Rinofonías.- Alteración de la resonancia que consisten en la nasalización de la
fonación.
ETIOLÓGICO:
Disfonías orgánicas.- Causadas por lesiones en los órganos de la fonación. Las hay congénitas,
inflamatorias y traumáticas.
Disfonías funcionales.- Hipertónicas: excesiva tensión de las cuerdas vocales durante la
fonación. Hipertónicas: las cuerdas no cierran la glotis por falta de tensión
muscular: en las personas apocadas o tímidas, con voz velada, poco intensa.
Crystal por su parte examina los
siguientes trastornos:
Evolutivos.- Se da en los cambios de la voz en la pubertad.
Orgánicos.- Se tiene en diferentes anomalías, nódulos vocales, papilomas, etc.
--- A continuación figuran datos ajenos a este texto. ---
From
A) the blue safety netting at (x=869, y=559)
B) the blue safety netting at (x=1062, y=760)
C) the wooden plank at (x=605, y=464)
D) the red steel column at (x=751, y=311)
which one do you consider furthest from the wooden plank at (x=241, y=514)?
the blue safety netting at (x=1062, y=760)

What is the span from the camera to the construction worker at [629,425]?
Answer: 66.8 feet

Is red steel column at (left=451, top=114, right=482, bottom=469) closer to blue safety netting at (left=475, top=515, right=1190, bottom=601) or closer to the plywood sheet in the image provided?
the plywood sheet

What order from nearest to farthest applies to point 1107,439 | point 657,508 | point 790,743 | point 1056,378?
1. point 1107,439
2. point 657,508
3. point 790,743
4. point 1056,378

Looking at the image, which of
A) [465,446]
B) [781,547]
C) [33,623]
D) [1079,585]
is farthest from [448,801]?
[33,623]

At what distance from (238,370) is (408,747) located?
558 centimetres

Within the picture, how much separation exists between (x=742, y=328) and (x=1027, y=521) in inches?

Psicológicos.- Puede darse por el abuso vocal, como en el caso de las personalidades
inmaduras.
Los autores describen algunas técnicas
de relajación más efectivas y la correlación de las alteraciones. Entre las
recomendaciones para la escuela y hogar destacamos:
- Conseguir un ambiente relajado en la
casa.
- Evitar situaciones de ruidos y
gritos.
- Bajar el volumen de la tele, radio,
etc., para posibilitar una conversación relajada y sin esfuerzos.
- Hablar siempre al niño pausadamente,
con claridad e intensidad normal.
- No hablarle desde lejos, no llamarle
desde otra habitación.
- Conseguir que el niño no grite: si lo
hace, indicarle que se calle y vuelva a hablar en voz normal.
- Ayudarle a relajarse cuando esté
forzando la voz.
- En los casos de voz débil, obligarle a
que hable con más potencia.
- Cuidar los excesos vocales durante
las enfermedades que afectan la voz (laringitis, resfriados, etc.).
TRASTORNO DEL RITMO Y LA FLUIDEZ

Son aquellos trastornos que afectan al flujo, tasa y/o ritmo
del habla.
El concepto de fluidez es problemático, ya que aunque la tasa
y el ritmo se corresponden con parámetros objetivos, la determinación de
si un lenguaje es o no fluido es subjetiva y depende del juicio del
oyente.
La tartamudez.-Se puede definir genéricamente como
un trastorno funcional del habla relacionado con la situación
comunicativa, y caracterizado, esencialmente, por bloqueos y repeticiones
de sonidos y sílabas.
El farfulleo.- Se define bastante confusamente como
una combinación de problemas de organización del lenguaje,
dificultades de articulación y faltas de fluidez. La característica
definitoria principal es la velocidad excesiva de producción, que suele
realizarse a sacudidas y desigualmente, dificultando la inteligibilidad.